◆ Spatial relation data
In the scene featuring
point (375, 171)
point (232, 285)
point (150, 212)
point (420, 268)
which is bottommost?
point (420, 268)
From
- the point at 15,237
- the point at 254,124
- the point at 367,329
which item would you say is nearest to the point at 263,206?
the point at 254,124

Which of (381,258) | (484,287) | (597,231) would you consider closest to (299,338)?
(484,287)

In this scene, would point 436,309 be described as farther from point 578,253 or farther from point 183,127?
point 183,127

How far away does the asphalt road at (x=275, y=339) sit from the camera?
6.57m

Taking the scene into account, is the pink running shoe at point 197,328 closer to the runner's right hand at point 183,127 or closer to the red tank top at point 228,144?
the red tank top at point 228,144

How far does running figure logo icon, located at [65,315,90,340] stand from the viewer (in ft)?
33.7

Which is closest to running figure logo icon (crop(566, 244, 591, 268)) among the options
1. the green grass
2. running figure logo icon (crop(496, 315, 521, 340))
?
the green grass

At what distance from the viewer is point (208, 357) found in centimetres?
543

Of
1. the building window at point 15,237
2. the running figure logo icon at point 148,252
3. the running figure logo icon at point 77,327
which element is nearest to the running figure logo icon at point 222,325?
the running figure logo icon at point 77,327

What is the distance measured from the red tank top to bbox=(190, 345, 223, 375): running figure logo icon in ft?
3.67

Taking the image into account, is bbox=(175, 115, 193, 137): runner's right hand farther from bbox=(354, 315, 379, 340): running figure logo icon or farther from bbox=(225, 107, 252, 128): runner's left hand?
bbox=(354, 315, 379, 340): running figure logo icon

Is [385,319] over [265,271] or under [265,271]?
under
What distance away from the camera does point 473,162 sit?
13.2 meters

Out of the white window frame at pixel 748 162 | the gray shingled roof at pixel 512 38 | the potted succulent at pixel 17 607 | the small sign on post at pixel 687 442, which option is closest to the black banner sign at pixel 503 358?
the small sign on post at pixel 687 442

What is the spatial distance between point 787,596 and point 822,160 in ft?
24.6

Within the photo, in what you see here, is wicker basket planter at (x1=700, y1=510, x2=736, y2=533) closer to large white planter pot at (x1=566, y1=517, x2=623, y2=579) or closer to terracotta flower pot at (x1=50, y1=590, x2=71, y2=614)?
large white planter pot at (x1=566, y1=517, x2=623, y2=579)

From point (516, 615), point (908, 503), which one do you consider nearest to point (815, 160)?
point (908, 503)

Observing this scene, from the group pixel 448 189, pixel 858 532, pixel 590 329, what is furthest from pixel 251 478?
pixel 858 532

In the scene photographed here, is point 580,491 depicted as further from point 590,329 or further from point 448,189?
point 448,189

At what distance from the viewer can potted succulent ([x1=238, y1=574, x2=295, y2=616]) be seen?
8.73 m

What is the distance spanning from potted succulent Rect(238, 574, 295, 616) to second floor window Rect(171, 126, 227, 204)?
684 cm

◆ WHAT IS BEING ASKED
Return the lines from the line containing "What is the spatial" to the end of the entries above, exactly as they appear and with no other output.

◆ ANSWER
What is the spatial distance between point 787,596 and point 822,160 in ft?
24.6

Within the photo, in what you see here, is wicker basket planter at (x1=700, y1=510, x2=736, y2=533) closer to large white planter pot at (x1=566, y1=517, x2=623, y2=579) or closer to terracotta flower pot at (x1=50, y1=590, x2=71, y2=614)?
large white planter pot at (x1=566, y1=517, x2=623, y2=579)

From point (516, 615), point (908, 503), which one do you consider nearest to point (815, 160)?
point (908, 503)

Observing this scene, from the group pixel 448 189, pixel 858 532, pixel 590 329, what is furthest from pixel 251 478?
pixel 858 532

In the scene photographed here, is point 580,491 depicted as further from point 590,329 or further from point 448,189?
point 448,189

At what distance from the viewer can potted succulent ([x1=238, y1=574, x2=295, y2=616]) be seen?
8.73 m

What is the distance spanning from potted succulent Rect(238, 574, 295, 616) to second floor window Rect(171, 126, 227, 204)?
684 cm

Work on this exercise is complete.